The response must consist of each line in the listing that has the word "contrasts" in it.
Segment Start: Given data
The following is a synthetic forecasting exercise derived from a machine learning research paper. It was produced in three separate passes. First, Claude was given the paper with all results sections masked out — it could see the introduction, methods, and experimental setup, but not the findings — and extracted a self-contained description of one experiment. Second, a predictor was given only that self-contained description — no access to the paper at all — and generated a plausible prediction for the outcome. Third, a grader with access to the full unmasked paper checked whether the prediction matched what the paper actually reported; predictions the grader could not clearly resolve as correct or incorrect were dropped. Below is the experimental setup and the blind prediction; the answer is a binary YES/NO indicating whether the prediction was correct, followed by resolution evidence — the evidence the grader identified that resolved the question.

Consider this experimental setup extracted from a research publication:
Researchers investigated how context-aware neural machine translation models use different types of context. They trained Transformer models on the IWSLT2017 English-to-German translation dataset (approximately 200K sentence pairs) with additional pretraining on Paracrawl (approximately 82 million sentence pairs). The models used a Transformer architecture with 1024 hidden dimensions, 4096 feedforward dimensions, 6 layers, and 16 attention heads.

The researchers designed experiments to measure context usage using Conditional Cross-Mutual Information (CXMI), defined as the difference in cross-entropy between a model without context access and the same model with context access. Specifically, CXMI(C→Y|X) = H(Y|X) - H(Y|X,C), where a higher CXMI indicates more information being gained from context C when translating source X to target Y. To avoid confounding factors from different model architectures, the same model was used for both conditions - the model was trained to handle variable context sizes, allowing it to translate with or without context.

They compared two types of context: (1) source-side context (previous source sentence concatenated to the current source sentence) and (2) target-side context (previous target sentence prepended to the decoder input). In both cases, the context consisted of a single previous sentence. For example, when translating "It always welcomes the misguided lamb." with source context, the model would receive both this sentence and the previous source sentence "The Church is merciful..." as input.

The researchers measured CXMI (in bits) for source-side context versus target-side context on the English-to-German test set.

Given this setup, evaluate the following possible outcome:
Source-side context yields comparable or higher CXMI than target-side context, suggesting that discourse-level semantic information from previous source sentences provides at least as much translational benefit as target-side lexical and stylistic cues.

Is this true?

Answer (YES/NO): NO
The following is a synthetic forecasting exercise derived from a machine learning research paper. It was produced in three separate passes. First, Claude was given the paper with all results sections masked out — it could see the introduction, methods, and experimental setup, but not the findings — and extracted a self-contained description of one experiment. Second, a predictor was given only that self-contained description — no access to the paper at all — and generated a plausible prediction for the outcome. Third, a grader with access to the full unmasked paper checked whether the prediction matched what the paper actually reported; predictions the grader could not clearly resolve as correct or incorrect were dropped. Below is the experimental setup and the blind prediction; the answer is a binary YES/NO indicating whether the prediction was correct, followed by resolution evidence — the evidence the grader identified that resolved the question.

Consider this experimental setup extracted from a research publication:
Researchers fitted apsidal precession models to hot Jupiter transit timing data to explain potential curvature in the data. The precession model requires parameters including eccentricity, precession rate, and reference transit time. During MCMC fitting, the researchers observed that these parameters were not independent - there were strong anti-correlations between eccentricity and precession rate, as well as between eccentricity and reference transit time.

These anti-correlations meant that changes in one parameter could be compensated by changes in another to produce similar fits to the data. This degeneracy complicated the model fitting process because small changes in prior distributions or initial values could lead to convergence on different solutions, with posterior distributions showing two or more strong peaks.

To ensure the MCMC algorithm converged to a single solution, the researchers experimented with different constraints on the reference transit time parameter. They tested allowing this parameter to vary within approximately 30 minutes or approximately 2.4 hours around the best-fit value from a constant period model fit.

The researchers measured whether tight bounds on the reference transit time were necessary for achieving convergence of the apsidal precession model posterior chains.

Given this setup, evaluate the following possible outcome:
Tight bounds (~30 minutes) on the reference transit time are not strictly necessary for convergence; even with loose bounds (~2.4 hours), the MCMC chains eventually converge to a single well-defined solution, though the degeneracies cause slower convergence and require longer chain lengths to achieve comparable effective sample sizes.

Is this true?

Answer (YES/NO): NO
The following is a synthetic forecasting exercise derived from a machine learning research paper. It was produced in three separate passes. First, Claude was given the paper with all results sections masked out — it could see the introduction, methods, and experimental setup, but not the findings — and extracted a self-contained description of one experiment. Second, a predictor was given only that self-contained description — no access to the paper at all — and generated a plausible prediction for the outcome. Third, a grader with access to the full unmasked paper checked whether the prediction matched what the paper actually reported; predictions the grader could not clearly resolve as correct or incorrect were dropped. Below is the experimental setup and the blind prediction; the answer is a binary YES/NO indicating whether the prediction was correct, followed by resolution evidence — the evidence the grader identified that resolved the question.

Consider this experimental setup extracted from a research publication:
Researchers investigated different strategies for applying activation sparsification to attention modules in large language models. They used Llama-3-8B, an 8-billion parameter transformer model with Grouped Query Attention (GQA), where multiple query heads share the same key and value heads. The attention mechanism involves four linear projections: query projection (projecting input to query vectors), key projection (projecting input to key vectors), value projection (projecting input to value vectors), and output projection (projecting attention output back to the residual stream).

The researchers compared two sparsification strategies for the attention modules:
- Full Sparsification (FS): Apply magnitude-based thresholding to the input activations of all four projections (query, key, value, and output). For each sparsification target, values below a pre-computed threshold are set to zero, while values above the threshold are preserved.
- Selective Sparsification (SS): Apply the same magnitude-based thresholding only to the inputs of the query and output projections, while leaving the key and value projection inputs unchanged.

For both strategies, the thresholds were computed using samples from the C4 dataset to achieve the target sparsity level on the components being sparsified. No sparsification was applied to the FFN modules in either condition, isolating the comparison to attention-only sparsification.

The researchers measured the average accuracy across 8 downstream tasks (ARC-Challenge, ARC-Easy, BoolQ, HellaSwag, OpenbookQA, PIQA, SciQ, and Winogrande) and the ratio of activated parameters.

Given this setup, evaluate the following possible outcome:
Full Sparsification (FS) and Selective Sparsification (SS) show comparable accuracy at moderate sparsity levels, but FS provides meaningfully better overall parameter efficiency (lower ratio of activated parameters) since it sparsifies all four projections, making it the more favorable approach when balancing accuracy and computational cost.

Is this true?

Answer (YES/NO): NO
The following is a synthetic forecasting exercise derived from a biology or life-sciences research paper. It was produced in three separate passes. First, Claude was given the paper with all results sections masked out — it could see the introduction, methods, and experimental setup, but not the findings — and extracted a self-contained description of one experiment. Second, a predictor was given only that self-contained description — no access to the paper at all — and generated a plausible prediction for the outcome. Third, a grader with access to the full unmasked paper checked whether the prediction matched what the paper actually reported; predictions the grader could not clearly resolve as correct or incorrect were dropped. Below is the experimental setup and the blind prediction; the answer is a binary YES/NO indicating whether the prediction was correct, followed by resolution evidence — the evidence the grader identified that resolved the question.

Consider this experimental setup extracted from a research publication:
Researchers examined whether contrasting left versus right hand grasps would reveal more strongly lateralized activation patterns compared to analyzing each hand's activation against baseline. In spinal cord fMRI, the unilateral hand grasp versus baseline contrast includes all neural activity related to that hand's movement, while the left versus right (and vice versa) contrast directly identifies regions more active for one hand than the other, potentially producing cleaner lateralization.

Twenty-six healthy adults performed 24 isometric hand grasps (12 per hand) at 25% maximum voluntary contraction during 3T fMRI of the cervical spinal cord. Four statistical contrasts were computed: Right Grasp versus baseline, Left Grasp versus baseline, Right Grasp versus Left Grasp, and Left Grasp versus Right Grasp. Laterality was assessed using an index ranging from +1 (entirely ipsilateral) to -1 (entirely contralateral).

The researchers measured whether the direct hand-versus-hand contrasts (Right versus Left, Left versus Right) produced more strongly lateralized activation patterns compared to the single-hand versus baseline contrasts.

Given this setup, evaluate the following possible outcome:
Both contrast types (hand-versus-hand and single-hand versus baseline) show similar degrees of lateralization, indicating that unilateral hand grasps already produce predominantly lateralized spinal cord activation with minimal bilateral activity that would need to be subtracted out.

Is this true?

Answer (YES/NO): NO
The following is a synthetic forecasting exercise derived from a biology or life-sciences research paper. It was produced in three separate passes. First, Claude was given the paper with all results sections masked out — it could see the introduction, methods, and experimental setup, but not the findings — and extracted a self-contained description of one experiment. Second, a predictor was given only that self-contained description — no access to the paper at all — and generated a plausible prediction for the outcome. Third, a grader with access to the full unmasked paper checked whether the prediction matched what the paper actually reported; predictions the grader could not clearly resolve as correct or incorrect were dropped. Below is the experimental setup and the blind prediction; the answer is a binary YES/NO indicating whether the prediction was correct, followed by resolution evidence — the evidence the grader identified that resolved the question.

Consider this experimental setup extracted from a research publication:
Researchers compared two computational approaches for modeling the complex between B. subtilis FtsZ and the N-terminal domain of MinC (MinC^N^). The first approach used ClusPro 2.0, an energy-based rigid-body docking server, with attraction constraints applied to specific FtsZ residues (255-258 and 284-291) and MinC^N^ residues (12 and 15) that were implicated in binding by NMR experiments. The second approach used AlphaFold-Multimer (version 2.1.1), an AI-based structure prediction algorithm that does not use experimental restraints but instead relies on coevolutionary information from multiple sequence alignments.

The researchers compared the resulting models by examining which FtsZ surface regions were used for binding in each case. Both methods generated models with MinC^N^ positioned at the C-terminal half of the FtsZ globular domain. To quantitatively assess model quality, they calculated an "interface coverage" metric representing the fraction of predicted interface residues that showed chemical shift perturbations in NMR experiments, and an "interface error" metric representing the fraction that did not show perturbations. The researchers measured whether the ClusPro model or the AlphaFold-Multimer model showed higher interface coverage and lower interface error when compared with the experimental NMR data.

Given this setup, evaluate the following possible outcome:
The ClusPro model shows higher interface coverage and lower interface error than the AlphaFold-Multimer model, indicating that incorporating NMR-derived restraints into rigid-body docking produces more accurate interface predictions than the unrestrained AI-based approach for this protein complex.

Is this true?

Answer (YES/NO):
Segment End: Given data
** Output **
Twenty-six healthy adults performed 24 isometric hand grasps (12 per hand) at 25% maximum voluntary contraction during 3T fMRI of the cervical spinal cord. Four statistical contrasts were computed: Right Grasp versus baseline, Left Grasp versus baseline, Right Grasp versus Left Grasp, and Left Grasp versus Right Grasp. Laterality was assessed using an index ranging from +1 (entirely ipsilateral) to -1 (entirely contralateral).
The researchers measured whether the direct hand-versus-hand contrasts (Right versus Left, Left versus Right) produced more strongly lateralized activation patterns compared to the single-hand versus baseline contrasts.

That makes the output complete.